Страшный грех – война. Бездна, кровь и слёз море. А великий князь Николай Николаевич не понимает всей пагубы. Тяжко Божье наказанье, когда уже отнимет путь, – начало конца. Чего тебе, Акилина?
– Опять энтот чернобурый из газетки по проводу звонил, – вошла и встала у дверей женщина в зелёном платье. – Опять тебя костерил, грозили пропечатать. Я и кликать тебя не стала.
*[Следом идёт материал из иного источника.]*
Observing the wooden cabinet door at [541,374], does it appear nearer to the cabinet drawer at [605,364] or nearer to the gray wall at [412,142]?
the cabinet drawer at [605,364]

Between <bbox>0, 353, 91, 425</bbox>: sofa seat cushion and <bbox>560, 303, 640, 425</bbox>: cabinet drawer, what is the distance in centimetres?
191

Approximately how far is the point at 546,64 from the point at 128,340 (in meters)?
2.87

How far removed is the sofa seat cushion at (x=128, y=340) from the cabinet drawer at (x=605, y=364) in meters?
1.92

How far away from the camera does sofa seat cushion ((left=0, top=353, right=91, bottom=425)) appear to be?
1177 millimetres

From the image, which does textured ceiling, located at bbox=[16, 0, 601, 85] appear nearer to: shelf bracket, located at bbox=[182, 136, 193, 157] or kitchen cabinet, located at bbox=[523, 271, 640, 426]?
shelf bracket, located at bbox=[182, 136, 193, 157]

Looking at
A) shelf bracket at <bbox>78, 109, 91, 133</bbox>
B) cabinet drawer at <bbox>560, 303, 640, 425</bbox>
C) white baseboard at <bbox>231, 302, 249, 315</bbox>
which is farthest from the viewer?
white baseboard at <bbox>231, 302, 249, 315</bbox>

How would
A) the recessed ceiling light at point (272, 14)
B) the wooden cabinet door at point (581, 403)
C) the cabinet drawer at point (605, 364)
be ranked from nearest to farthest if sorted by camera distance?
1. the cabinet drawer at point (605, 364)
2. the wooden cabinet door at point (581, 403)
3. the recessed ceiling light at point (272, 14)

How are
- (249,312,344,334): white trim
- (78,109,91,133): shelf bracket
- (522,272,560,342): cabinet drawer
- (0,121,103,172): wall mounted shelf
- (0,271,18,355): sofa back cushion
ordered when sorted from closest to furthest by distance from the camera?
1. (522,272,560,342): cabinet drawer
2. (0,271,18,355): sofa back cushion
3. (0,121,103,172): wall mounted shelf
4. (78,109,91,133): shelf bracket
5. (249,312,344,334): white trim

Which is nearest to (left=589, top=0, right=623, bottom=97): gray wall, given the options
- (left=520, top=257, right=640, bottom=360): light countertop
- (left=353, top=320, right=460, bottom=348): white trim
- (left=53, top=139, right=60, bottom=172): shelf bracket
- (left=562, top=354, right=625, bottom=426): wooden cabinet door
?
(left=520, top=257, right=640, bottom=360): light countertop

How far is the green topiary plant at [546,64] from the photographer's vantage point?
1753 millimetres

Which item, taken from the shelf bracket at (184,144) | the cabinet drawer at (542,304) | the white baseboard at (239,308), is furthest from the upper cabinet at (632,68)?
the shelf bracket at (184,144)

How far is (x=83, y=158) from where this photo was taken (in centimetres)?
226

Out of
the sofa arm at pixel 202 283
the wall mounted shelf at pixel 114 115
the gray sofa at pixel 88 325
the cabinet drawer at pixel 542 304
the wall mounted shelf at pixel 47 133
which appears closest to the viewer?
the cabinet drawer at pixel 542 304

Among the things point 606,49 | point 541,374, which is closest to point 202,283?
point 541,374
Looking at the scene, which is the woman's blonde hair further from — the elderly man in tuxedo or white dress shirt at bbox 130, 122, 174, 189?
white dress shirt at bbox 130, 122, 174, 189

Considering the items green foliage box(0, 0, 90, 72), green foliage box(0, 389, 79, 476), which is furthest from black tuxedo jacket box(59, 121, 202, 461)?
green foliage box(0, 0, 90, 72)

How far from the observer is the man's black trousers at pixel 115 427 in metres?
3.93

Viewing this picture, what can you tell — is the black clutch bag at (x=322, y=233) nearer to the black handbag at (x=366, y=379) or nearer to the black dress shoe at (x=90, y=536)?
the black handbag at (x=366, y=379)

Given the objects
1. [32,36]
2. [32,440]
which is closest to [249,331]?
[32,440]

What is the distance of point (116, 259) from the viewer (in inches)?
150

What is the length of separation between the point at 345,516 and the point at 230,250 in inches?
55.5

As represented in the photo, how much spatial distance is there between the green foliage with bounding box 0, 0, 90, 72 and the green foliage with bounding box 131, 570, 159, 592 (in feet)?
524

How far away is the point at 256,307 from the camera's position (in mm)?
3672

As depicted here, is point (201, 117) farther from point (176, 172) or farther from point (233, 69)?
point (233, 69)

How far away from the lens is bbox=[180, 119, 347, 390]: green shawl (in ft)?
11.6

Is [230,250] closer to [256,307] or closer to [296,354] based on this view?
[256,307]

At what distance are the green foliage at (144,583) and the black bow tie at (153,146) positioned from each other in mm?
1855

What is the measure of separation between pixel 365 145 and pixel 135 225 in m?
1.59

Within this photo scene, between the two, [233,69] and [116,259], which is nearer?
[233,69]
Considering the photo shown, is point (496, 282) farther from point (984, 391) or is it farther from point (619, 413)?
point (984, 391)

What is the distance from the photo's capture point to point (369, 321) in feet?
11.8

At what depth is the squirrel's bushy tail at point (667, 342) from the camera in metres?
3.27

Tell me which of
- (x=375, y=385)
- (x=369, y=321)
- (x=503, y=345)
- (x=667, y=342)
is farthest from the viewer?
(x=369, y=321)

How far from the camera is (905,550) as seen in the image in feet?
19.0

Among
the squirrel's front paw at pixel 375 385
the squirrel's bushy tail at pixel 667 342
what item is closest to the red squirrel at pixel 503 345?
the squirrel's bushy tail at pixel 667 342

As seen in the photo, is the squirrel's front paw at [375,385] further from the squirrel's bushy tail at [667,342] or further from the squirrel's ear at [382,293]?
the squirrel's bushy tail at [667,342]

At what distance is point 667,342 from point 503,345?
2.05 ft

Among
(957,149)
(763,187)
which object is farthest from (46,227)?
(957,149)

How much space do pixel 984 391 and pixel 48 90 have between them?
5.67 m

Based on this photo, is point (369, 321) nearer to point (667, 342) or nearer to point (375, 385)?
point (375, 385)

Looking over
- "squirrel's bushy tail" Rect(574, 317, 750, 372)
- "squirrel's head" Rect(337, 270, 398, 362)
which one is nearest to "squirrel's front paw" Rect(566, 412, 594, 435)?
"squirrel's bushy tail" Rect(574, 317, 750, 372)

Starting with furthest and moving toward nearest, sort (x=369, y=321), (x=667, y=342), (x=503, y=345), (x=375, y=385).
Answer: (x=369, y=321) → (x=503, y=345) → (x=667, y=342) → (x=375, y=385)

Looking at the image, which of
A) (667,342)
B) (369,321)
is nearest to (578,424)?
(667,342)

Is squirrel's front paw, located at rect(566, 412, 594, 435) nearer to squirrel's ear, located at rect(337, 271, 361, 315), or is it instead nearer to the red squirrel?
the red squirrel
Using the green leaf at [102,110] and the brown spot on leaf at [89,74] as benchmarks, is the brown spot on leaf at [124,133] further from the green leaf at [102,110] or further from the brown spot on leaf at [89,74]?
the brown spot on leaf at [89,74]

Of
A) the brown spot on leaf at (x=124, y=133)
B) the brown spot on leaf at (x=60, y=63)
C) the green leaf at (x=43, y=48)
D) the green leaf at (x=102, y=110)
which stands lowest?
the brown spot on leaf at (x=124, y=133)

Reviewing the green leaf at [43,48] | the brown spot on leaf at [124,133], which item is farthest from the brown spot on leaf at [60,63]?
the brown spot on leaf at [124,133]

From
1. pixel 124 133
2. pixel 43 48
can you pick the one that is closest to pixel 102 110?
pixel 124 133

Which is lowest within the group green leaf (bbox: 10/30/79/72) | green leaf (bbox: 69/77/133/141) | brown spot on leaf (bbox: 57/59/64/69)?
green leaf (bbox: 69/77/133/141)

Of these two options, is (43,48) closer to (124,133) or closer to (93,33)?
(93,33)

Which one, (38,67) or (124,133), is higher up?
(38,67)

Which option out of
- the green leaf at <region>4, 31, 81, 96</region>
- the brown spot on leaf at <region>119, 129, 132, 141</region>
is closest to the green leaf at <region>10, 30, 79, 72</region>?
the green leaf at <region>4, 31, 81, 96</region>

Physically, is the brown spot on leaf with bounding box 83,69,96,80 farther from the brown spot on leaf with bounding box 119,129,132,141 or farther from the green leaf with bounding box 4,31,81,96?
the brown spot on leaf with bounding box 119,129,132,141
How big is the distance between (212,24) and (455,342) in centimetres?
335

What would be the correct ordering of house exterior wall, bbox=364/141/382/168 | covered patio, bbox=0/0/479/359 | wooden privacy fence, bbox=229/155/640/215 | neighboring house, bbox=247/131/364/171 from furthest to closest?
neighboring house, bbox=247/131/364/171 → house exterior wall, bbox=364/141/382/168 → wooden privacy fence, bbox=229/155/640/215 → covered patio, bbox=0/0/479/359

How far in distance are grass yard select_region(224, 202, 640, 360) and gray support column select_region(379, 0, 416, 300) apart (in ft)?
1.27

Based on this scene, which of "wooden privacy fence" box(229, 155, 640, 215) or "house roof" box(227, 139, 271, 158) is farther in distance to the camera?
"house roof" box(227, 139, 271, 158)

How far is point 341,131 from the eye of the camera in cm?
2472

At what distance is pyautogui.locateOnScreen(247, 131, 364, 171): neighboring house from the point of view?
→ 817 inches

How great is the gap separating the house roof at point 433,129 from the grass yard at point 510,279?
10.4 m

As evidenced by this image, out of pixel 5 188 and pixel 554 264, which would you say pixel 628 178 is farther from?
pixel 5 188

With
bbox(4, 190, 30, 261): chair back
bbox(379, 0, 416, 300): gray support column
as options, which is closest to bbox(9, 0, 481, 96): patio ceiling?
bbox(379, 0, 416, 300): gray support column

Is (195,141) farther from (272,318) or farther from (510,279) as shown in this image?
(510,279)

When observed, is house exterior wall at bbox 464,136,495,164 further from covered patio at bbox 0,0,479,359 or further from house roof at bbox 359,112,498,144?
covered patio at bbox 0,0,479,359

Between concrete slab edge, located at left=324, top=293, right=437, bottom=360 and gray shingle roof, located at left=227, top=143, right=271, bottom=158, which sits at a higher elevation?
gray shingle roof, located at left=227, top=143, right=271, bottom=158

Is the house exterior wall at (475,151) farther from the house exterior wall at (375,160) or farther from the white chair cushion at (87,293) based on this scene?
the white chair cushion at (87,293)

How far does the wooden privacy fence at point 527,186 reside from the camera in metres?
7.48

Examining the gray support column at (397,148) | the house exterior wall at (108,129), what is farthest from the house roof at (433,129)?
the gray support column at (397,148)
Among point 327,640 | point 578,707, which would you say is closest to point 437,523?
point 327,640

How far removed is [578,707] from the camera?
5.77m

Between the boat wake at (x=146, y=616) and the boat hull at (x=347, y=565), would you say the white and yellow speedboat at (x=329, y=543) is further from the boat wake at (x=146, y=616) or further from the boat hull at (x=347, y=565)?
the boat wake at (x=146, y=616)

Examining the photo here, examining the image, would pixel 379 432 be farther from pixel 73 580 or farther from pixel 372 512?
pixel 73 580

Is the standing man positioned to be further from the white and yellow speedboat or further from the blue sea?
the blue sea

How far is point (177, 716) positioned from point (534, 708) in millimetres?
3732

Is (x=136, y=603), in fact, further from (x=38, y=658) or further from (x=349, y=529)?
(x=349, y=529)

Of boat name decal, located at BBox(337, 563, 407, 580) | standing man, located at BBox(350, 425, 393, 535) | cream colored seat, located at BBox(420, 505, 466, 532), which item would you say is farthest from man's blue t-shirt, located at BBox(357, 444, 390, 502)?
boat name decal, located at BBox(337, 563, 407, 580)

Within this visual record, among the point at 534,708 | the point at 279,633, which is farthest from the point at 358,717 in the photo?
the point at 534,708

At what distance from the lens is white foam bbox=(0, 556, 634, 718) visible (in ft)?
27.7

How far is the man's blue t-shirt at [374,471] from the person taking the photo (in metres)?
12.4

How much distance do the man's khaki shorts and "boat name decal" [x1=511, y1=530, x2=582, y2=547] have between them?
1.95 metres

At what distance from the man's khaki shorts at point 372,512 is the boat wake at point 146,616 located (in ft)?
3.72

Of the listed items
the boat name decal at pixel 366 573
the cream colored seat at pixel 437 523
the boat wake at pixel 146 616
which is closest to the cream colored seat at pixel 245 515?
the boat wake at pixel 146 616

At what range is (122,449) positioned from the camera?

– Слыхал, Гриша? – Распутин дотронулся до его плеча. – Какой день по телефону злословят, грозят убить… Что мне смерть? Я её нисколько не боюсь. Буду рад, коли Господь прекратит мои земные муки. Лучше бы не от руки злодеев. Ну, это ладно. Это я вгорячах. На сердце скопилось. – Распутин улыбнулся. – Ты про себя расскажи, Божья душа, как сподобился такого дара? Ведь ты, Гриша, росточком обрублен, а образом велик… Мы бегаем, скачем, а ты выше нас. Мы в грехах, как в шелках, а ты чист. Он к тебе и подступиться боится, нечистый-то. Постой, в телефон дребезжат. Акилина! Акилина! – Не докричавшись, Григорий Ефимович, как показалось Григорию, с опаской взял чёрную, как коромысло с игрушечными ведёрками, штуку, прислонил к уху, и тут же лицо его сделалось испуганно-злым. – Меня-то паскудите, родных хоть не трожьте, они чем вам провинились, – выкрикнул он в чёрный кружок-ведёрко. Подтянул провод, приставил трубку к уху Григория. – Вот, послухай.